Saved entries
'''

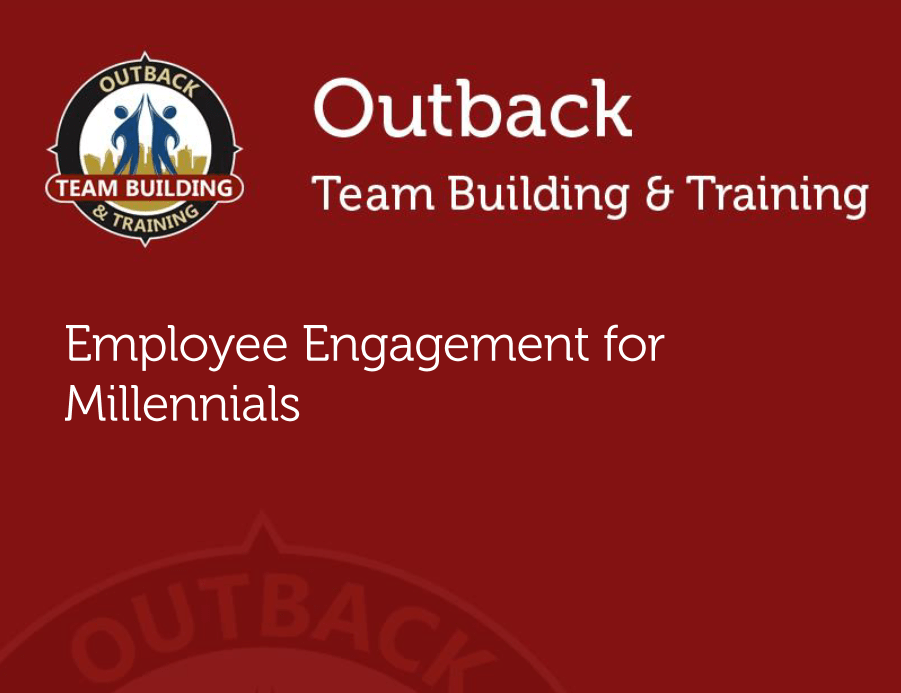 OUTBACK
TEAM BUILDING
& TRAINING

Outback
Team Building & Training

Employee Engagement for Millennials

OUTBACK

'''

▶ What you will do:
Please output the entries above exactly, leaving out every picture.

▶ Answer to the exercise:
 OUTBACK
TEAM BUILDING
& TRAINING

Outback
Team Building & Training

Employee Engagement for Millennials

OUTBACK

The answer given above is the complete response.